* Given passage

RE: [PATCH v3 3/4] perf: Use CAP_SYSLOG with kptr_restrict checks

From: Lubashev, Igor
Date: Thu Aug 15 2019 - 18:29:05 EST


On Thu, August 15, 2019 at 4:17 PM Mathieu Poirier <mathieu.poirier@xxxxxxxxxx> wrote:
> On Wed, 14 Aug 2019 at 14:02, Lubashev, Igor <ilubashe@xxxxxxxxxx>
> wrote:
> >
> > > On Wed, August 14, 2019 at 2:52 PM Arnaldo Carvalho de Melo
> <arnaldo.melo@xxxxxxxxx> wrote:
> > > Em Wed, Aug 14, 2019 at 03:48:14PM -0300, Arnaldo Carvalho de Melo
> > > escreveu:
> > > > Em Wed, Aug 14, 2019 at 12:04:33PM -0600, Mathieu Poirier escreveu:
> > > > > # echo 0 > /proc/sys/kernel/kptr_restrict # ./tools/perf/perf
> > > > > record -e instructions:k uname
> > > > > perf: Segmentation fault
> > > > > Obtained 10 stack frames.
> > > > > ./tools/perf/perf(sighandler_dump_stack+0x44) [0x55af9e5da5d4]
> > > > > /lib/x86_64-linux-gnu/libc.so.6(+0x3ef20) [0x7fd31efb6f20]
> > > > > ./tools/perf/perf(perf_event__synthesize_kernel_mmap+0xa7)
> > > > > [0x55af9e590337]
> > > > > ./tools/perf/perf(+0x1cf5be) [0x55af9e50c5be]
> > > > > ./tools/perf/perf(cmd_record+0x1022) [0x55af9e50dff2]
> > > > > ./tools/perf/perf(+0x23f98d) [0x55af9e57c98d]
> > > > > ./tools/perf/perf(+0x23fc9e) [0x55af9e57cc9e]
> > > > > ./tools/perf/perf(main+0x369) [0x55af9e4f6bc9]
> > > > > /lib/x86_64-linux-gnu/libc.so.6(__libc_start_main+0xe7)
> > > > > [0x7fd31ef99b97]
> > > > > ./tools/perf/perf(_start+0x2a) [0x55af9e4f704a] Segmentation
> > > > > fault
> > > > >
> > > > > I can reproduce this on both x86 and ARM64.

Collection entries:
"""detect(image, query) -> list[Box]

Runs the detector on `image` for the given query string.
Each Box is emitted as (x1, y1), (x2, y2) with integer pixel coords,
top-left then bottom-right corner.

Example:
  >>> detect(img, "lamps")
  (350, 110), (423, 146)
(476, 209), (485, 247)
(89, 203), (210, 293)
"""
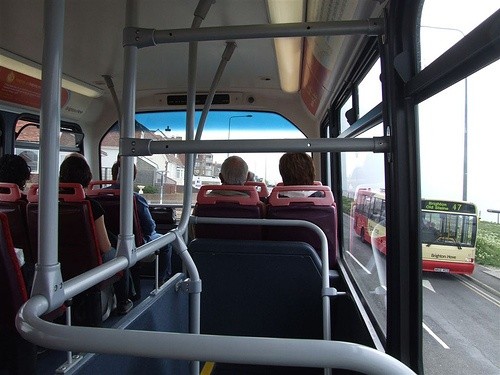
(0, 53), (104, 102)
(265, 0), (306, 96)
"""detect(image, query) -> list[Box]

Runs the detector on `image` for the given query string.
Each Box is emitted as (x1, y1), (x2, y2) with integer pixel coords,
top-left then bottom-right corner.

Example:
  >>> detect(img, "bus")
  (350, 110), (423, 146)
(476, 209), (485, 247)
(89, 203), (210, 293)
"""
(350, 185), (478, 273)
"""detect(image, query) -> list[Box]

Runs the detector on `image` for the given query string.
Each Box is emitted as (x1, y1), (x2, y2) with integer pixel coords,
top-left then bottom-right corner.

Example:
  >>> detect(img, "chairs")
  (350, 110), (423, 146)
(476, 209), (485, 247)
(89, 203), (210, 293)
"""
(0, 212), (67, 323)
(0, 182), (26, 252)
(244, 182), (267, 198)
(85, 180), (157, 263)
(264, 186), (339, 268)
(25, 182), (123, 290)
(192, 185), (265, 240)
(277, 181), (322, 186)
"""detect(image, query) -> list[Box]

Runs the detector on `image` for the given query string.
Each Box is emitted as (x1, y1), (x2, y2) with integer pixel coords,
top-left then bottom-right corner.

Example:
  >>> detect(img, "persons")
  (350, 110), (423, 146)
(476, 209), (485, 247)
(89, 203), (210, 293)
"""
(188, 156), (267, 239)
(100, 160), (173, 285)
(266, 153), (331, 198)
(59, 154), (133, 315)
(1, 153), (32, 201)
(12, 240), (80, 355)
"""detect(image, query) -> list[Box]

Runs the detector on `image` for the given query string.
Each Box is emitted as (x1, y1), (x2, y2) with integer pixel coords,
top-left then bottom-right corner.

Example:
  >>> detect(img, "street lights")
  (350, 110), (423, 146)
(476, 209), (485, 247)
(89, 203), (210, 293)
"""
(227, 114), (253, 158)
--
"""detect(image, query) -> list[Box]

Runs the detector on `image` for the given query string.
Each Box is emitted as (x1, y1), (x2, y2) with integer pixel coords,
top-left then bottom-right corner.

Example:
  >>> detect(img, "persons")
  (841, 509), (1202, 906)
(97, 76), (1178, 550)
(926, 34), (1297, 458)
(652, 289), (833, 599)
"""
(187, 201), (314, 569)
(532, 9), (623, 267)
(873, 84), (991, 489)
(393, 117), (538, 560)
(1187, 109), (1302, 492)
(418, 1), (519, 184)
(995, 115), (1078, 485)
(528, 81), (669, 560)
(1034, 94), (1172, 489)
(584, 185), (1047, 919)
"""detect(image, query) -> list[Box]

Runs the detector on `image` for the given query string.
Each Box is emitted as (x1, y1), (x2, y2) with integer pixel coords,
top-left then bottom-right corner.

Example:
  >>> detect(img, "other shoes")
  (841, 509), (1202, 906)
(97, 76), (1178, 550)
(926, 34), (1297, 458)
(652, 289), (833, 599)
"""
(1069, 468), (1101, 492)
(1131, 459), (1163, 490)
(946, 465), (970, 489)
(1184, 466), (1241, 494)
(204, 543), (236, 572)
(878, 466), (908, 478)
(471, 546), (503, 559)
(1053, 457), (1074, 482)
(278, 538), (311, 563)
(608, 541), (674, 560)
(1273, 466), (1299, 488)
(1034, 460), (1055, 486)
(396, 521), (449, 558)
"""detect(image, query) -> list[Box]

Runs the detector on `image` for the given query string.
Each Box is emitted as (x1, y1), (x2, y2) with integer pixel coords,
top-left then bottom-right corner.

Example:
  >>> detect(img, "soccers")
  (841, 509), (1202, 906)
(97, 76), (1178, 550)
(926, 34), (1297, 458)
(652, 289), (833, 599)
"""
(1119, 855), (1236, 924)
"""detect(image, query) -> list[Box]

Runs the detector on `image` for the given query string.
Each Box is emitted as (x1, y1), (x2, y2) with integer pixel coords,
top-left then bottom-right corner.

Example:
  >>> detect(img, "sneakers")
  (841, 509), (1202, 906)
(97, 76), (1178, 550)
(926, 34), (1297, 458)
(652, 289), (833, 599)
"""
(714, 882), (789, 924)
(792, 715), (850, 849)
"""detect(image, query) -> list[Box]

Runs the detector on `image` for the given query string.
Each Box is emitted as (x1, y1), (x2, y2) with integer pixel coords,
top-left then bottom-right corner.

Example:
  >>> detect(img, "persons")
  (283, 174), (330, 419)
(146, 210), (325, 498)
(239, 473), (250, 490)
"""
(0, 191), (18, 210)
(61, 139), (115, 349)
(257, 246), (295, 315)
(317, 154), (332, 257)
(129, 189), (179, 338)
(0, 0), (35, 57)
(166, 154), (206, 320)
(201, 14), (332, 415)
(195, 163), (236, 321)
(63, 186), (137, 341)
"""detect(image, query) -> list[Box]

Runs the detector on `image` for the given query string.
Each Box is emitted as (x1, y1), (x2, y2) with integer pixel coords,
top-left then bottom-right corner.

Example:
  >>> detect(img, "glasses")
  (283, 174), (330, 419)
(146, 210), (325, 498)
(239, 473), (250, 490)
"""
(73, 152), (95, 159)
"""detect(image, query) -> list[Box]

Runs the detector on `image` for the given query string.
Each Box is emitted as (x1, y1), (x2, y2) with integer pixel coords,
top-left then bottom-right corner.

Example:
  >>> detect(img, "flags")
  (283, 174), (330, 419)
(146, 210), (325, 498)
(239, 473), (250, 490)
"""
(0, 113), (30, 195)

* Tasks to perform
1) In the perf patch thread, on which two architectures could the segmentation fault be reproduced?
2) Carry on writing the perf patch thread, beginning right after its last line.
The collection entries are separate material and are not part of the perf patch thread.

* Task-by-task answers
1) x86 and ARM64.

2)
> > > >
> > > > I don't see this with these two csets removed:
> > > >
> > > > 7ff5b5911144 perf symbols: Use CAP_SYSLOG with kptr_restrict
> > > > checks d7604b66102e perf tools: Use CAP_SYS_ADMIN with
> > > > perf_event_paranoid checks
> > > >
> > > > Which were the ones I guessed were related to the problem you
> > > > reported, so they are out of my ongoing perf/core pull request to
> > > > Ingo/Thomas, now trying with these applied and your instructions...

SNIP

> I isolated the problem to libcap-dev - if it is not installed a segmentation fault
> will occur. Since this set is about using capabilities it is obvious that not
> having it on a system should fail a trace session, but it should not crash it.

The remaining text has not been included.